== SUPPLIED DATA ==

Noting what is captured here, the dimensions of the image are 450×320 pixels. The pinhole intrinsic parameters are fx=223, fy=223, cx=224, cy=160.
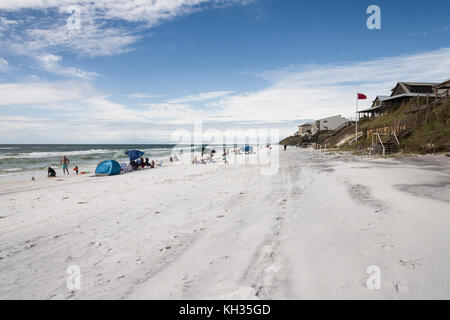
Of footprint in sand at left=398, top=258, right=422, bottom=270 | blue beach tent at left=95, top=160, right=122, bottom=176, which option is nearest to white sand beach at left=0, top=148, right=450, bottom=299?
footprint in sand at left=398, top=258, right=422, bottom=270

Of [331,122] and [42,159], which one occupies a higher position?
[331,122]

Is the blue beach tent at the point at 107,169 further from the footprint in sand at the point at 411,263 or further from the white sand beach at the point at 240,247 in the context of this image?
the footprint in sand at the point at 411,263

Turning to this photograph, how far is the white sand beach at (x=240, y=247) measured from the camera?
2.91 metres

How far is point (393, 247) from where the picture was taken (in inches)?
144

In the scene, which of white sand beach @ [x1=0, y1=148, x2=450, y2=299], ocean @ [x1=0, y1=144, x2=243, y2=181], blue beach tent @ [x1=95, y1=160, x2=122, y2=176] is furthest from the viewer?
ocean @ [x1=0, y1=144, x2=243, y2=181]

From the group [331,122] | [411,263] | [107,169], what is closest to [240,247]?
[411,263]

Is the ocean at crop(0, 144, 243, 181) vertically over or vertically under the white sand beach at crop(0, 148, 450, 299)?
over

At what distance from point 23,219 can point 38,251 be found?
10.7 ft

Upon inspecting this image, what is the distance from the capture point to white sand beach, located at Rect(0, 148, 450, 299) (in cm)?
291

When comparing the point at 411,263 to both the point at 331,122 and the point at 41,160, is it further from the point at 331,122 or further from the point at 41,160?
the point at 331,122

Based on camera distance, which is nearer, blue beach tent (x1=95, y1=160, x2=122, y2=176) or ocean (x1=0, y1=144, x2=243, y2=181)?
blue beach tent (x1=95, y1=160, x2=122, y2=176)

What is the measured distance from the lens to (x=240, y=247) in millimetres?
4098

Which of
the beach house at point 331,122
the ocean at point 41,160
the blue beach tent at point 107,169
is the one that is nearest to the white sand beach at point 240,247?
the blue beach tent at point 107,169

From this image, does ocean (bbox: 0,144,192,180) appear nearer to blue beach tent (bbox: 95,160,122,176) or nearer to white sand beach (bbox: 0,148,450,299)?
blue beach tent (bbox: 95,160,122,176)
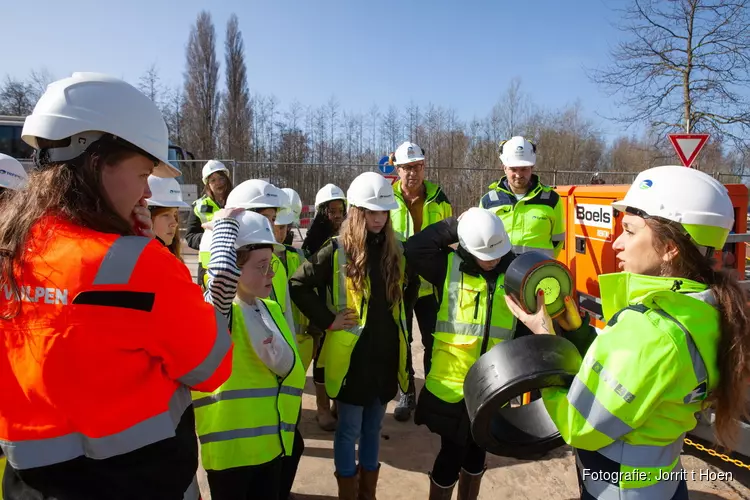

===

*STATED EXERCISE:* Gather every line in the records that contains the word "blue" and copy each of those lines in full.

*IN RESPONSE:*
Of footprint in sand at left=398, top=258, right=422, bottom=270 | blue beach tent at left=95, top=160, right=122, bottom=176, which option is nearest to white sand beach at left=0, top=148, right=450, bottom=299?
Is the blue beach tent at the point at 107,169 further from the footprint in sand at the point at 411,263 or further from the white sand beach at the point at 240,247 in the context of this image?
In the scene, which of white sand beach @ [x1=0, y1=148, x2=450, y2=299], ocean @ [x1=0, y1=144, x2=243, y2=181], blue beach tent @ [x1=95, y1=160, x2=122, y2=176] is furthest from the viewer?
Based on camera distance, which is nearer, blue beach tent (x1=95, y1=160, x2=122, y2=176) or ocean (x1=0, y1=144, x2=243, y2=181)?
blue beach tent (x1=95, y1=160, x2=122, y2=176)
the blue beach tent at point 107,169
the blue beach tent at point 107,169
From this image, does ocean (bbox: 0,144,192,180) appear nearer to blue beach tent (bbox: 95,160,122,176) or nearer to white sand beach (bbox: 0,148,450,299)?
blue beach tent (bbox: 95,160,122,176)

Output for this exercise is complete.